■ ФРАГМЕНТ ТЕКСТА ■
------------------------------------------------

Текст книги "Без знаков препинания Дневник 1974-1994"
Автор книги: Олег Борисов
Жанр:
Биографии и мемуары
сообщить о нарушении
Текущая страница: 7 (всего у книги 31 страниц)
ноябрь 8 Застрелиться всегда успеете!
В собрании Хемингуэя есть один странный очерк «Маэстро задает вопросы». Некий молодой человек (его Хемингуэй прозвал Маэстро, или просто Майе, за то, что он играл на скрипке) приехал к писателю, чтобы задавать вопросы. Вопросы немудреные: какова должна быть писательская техника – карандаш или машинка; сколько нужно каждый раз перечитывать то, что уже написано, прежде чем писать дальше. Один вопрос меня заинтересовал, точнее, ответ на него:
«Майе: Какие книги следует прочитать писателю в обязательном порядке?
Ваш корреспондент (это и есть сам Хемингуэй): Ему следует прочесть все, чтобы знать, кого ему предстоит обскакать. Какой толк писать о том, о чем уже было написано, если не надеешься написать лучше?»
Резонно. Дальше идет довольно приличный перечень литературы, который и предстоит «обскакать*. Тут и «Война и мир», и «Анна Каренина», и «Мадам Бовари», и «Красное и черное» – из того, что хорошо известно. В связи с Достоевским отбор выглядит так: «Братья Карамазовы» и еще два любых его романа (вроде как и не важно, каких именно. Немного обидно за Ф.М.).

------------------------------------------------

■ ВЫДЕРЖКИ ИЗ ДАННЫХ ■
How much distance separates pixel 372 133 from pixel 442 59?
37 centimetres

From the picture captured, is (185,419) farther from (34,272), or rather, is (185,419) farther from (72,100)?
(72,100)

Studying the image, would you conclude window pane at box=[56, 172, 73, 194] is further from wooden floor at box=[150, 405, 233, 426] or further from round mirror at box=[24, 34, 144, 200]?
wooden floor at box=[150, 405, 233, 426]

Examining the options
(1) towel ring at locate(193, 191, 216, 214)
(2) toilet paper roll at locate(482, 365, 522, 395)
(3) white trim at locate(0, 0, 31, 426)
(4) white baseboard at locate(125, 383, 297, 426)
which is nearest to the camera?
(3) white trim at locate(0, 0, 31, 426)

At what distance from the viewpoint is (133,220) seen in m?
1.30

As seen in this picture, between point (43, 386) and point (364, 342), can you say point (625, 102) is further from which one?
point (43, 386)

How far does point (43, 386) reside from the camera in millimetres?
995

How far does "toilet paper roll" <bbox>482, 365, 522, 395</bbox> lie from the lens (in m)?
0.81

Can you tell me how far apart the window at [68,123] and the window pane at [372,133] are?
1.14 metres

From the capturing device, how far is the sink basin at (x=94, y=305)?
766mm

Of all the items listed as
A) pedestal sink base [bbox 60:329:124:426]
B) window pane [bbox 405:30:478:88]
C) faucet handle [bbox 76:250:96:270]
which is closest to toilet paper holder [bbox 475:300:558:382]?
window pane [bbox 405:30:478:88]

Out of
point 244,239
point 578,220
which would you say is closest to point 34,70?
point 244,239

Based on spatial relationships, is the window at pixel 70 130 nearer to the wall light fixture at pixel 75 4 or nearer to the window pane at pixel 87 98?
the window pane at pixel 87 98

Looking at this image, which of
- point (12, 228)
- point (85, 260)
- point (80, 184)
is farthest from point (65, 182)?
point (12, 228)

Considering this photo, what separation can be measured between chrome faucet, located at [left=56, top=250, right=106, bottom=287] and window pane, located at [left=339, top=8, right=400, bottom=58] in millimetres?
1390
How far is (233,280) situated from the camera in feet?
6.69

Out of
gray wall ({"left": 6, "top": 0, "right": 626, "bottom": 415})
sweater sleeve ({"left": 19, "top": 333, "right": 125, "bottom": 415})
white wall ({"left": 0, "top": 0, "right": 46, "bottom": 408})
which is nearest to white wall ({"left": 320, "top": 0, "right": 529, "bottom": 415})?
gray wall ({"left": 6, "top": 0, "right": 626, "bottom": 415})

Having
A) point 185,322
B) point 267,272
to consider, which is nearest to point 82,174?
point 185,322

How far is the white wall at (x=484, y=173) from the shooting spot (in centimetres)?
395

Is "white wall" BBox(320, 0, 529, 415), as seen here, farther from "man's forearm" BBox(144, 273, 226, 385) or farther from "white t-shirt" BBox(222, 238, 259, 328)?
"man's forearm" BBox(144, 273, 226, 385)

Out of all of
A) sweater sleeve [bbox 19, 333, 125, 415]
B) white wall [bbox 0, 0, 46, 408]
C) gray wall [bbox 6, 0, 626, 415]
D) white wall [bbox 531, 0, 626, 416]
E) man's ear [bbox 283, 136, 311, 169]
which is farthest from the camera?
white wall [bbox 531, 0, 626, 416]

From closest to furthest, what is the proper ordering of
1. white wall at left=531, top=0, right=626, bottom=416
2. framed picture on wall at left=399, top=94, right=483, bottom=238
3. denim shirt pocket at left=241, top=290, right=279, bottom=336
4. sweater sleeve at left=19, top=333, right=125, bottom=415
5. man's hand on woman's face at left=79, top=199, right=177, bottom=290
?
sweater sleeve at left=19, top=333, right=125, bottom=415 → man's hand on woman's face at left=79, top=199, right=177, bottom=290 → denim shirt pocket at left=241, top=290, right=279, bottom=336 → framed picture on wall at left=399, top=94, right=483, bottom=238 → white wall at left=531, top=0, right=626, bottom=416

------------------------------------------------

■ ЗАДАНИЕ 1 ■
Ответьте по фрагменту текста:
(а) Как называется очерк Хемингуэя, о котором идет речь?
(б) За что Хемингуэй прозвал молодого человека Маэстро?
(в) Какие произведения Достоевского входят в перечень литературы?
■ ЗАДАНИЕ 2 ■
Продублируйте из фрагмента текста отрывок между словами «Резонно. Дальше идет» и «обидно за Ф.М.).» включительно.
Записи для работы не понадобятся.

■ ОТВЕТ 1 ■
(а) «Маэстро задает вопросы».
(б) За то, что он играл на скрипке.
(в) «Братья Карамазовы» и еще два любых его романа.

■ ОТВЕТ 2 ■
Резонно. Дальше идет довольно приличный перечень литературы, который и предстоит «обскакать*. Тут и «Война и мир», и «Анна Каренина», и «Мадам Бовари», и «Красное и черное» – из того, что хорошо известно. В связи с Достоевским отбор выглядит так: «Братья Карамазовы» и еще два любых его романа (вроде как и не важно, каких именно. Немного обидно за Ф.М.).